In contrast, Ka98 provides a more detailed analysis and method description,
while analysing a smaller sample of NT system logs (>70 machines) of
email servers. Both Ka98 and Xu99 come from the same group at UIUC.
The logs analysed in Ka98 are event logs from ~70 Windows NT mail servers
in a large enterprise. The events recorded include error messages and
boot events. Boot events are logged after system boot. The log
does not contain explicit shutdown or reboot events. A time to restart
is estimated as the difference between the timestamps of a boot event and
the event immediately preceeding it. If multiple reboots occur within
an hour of each other, Ka98 assumes that a malfunction is continuing, and
considers the machine "down" until the final reboot.
When a problem occurred, average down-time was found to be almost 2 hours. Less than 20% of the machines had up-times > 99.9%. Average up-time was 99.35%. About 10% of the machines had uptimes worse than 90% (!).

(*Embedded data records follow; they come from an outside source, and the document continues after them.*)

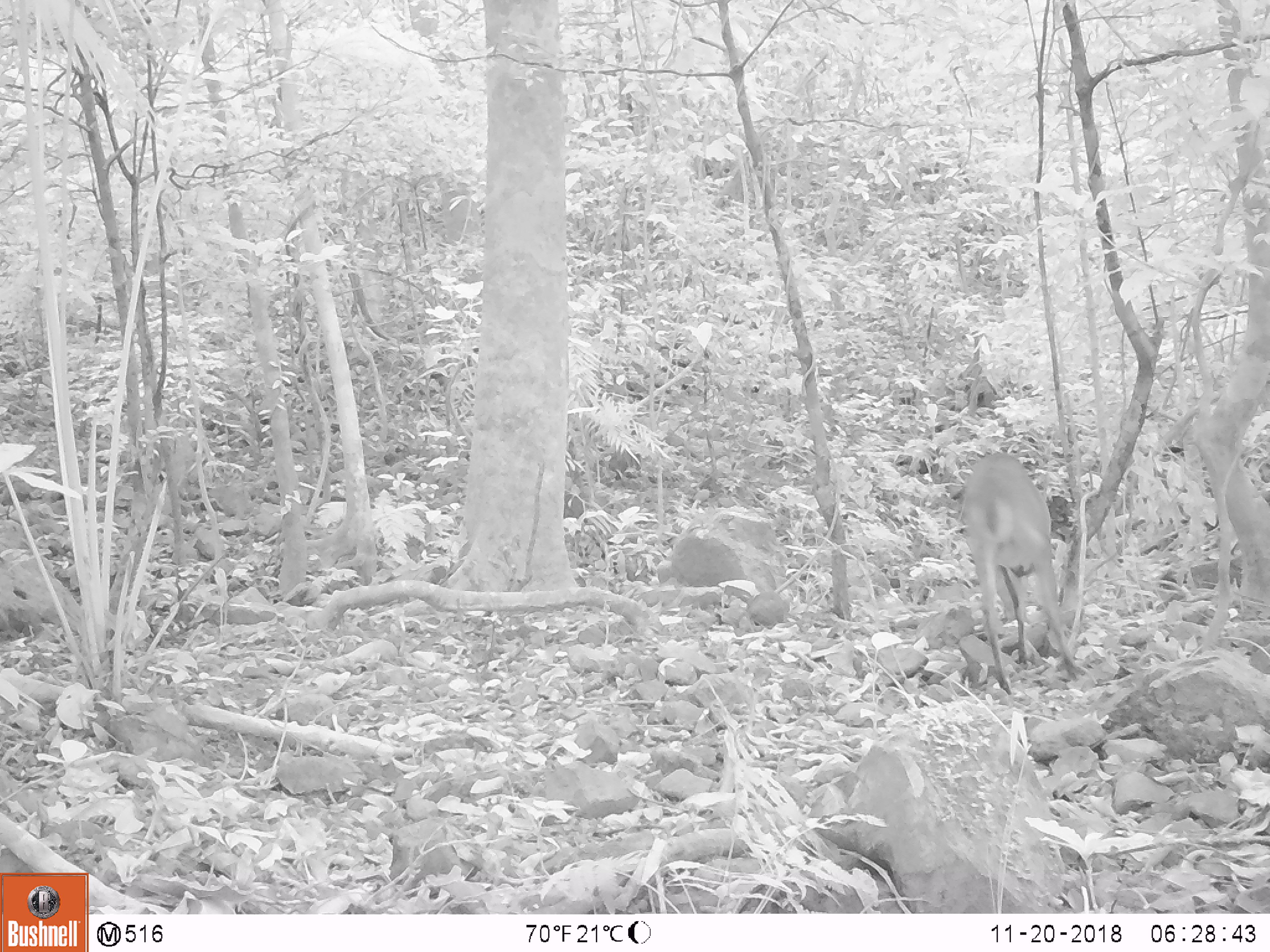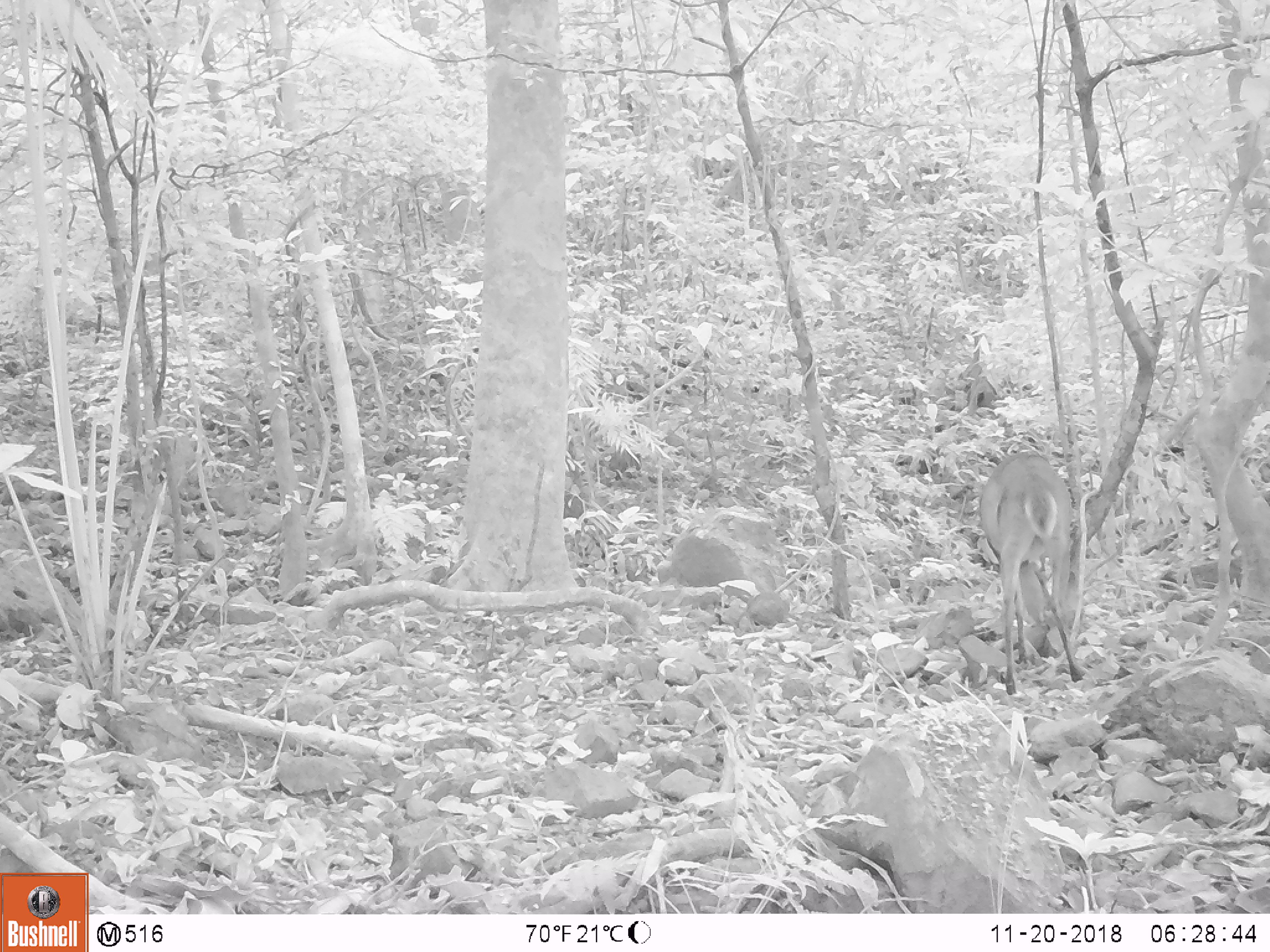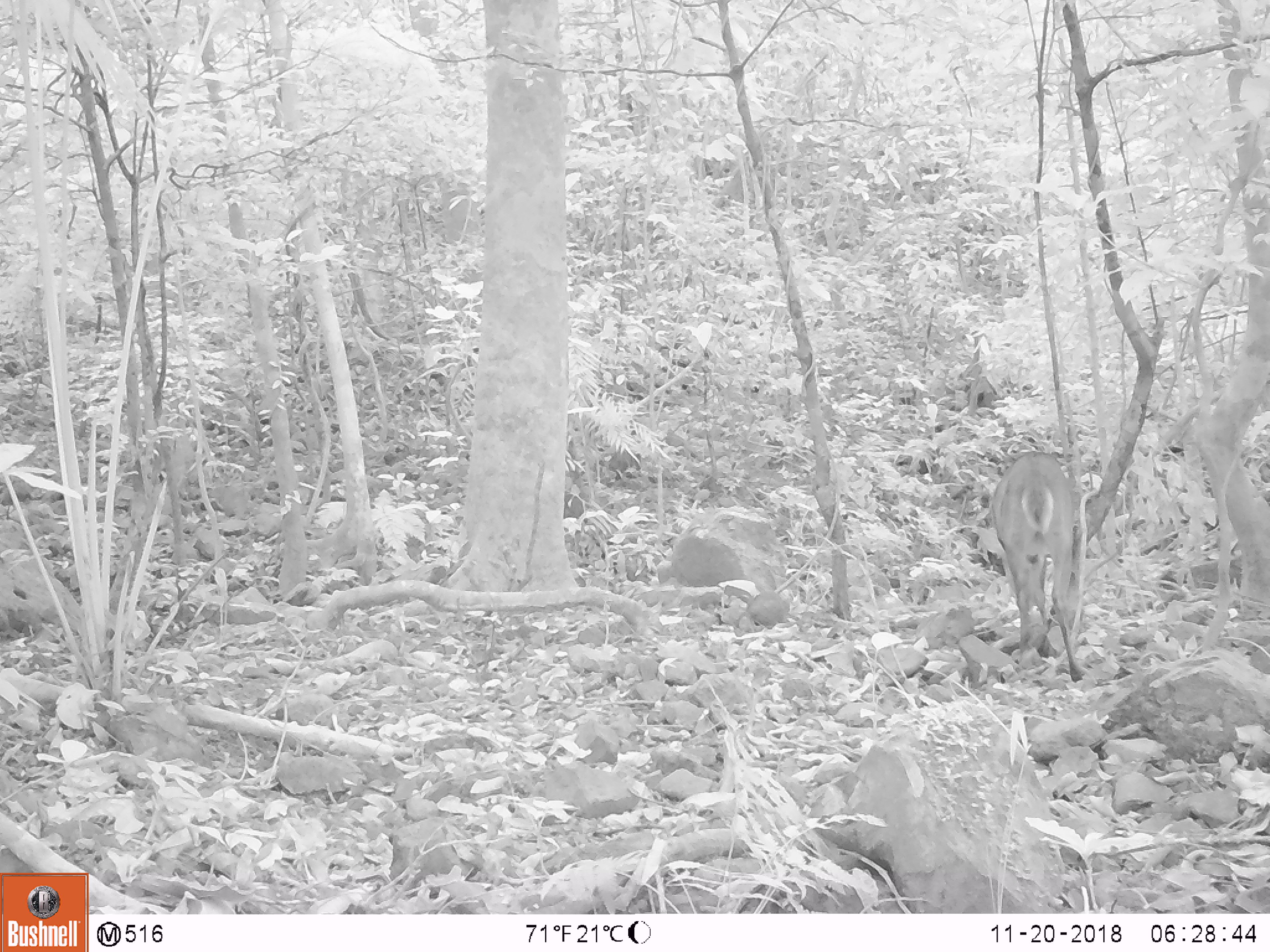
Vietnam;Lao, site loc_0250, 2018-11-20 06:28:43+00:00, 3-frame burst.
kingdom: Animalia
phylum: Chordata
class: Mammalia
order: Artiodactyla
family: Cervidae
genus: Muntiacus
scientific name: Muntiacus vuquangensis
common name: large-antlered muntjac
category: large antlered muntjac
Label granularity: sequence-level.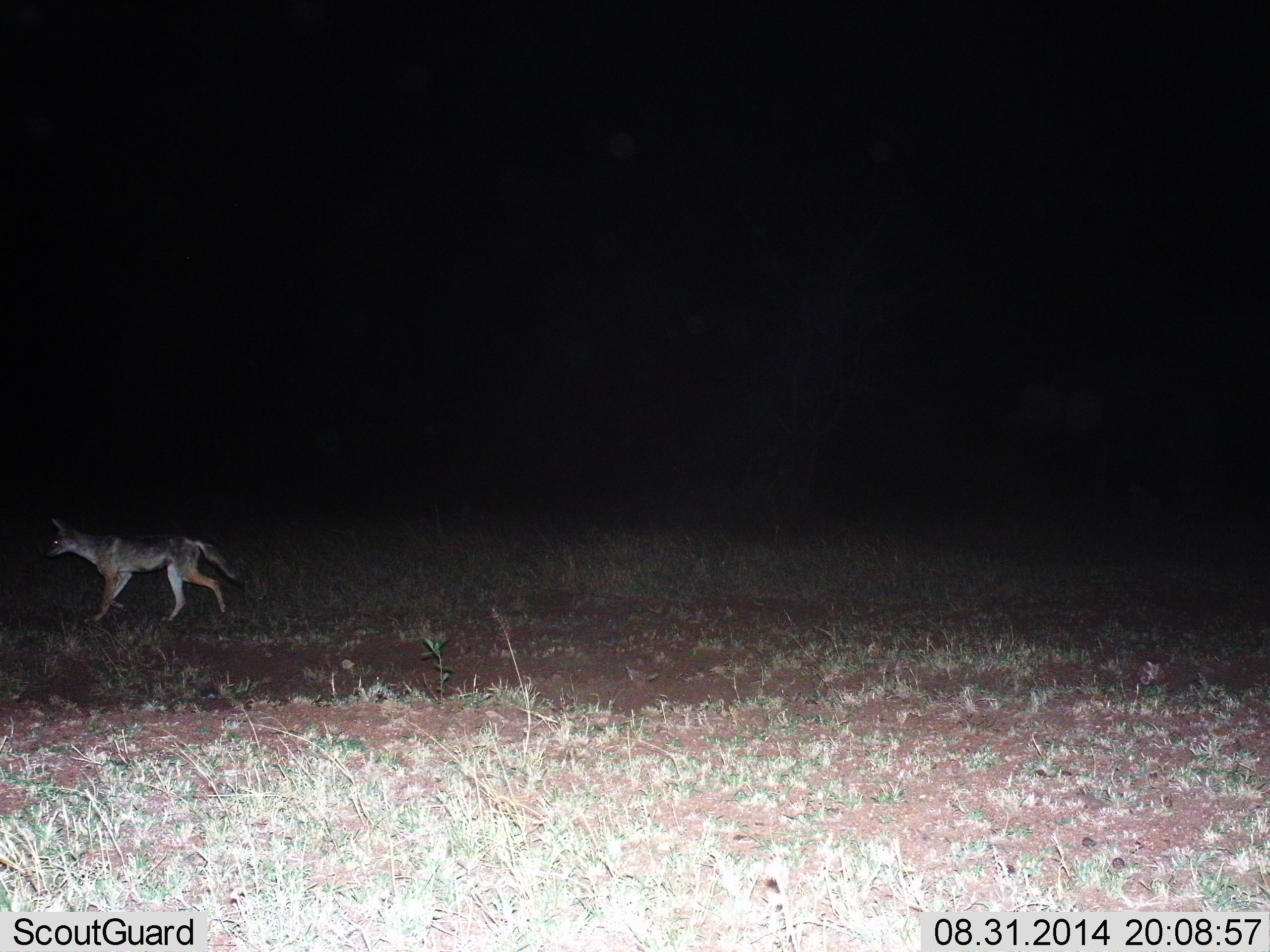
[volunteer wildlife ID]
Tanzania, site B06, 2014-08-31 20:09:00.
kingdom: Animalia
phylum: Chordata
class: Mammalia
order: Carnivora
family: Canidae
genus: Lupulella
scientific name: Lupulella mesomelas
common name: black-backed jackal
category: jackal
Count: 1.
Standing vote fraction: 10%.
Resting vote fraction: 0%.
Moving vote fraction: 90%.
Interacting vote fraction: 0%.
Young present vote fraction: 0%.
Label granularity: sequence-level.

These availability numbers are not based on application availability, but on whether the machine is up. 40% of restarts occurred during working hours.
The probable cause of a reboot is determined by analysing
1 hour of events prior to the reboot, looking for serious error messages
(e.g., a failed network connection). Operator error is not accounted
for. The probable causes are summarized in the following table:
|Normal Reboots/power-off (no indication of any problem)
|Crucial Application Failure
|Hardware or firmware problems
|Normal shutdowns (for maintenance or unknown
|Problem with a software component
By modeling the machine's behavior as a state machine, and analysing the logs of each machine, Ka98 analyses the common movements among a functional state, restart state, and various failure states. This analysis finds that only 40% of reboots appeared to be put a machine into a functional state. Other interesting results: 1) most problems that occurred in a functional machine were network problems and persisted across reboots, and 2) most disk errors did not lead to restarts or more serious failures---the machine seemed to continue functioning normally.
Additionally, Ka98 found that some failures did propogate or were otherwise
correlated across the network, though most seemed to be localized to individual
machines. Single-point of failures (the Windows PDC and master browser)
could be reliability bottlenecks.
What is the cause of the discrepancies between Xu99 and Ka98? Avg availability is 92% in Ka98, but >99% in Xu99. Major cause of outages in Ka98 is network problems, while Xu99's largest known cause is maintenance. Were these discrepancies because the event logs were from different sources? Was this due to some different analysis techniques?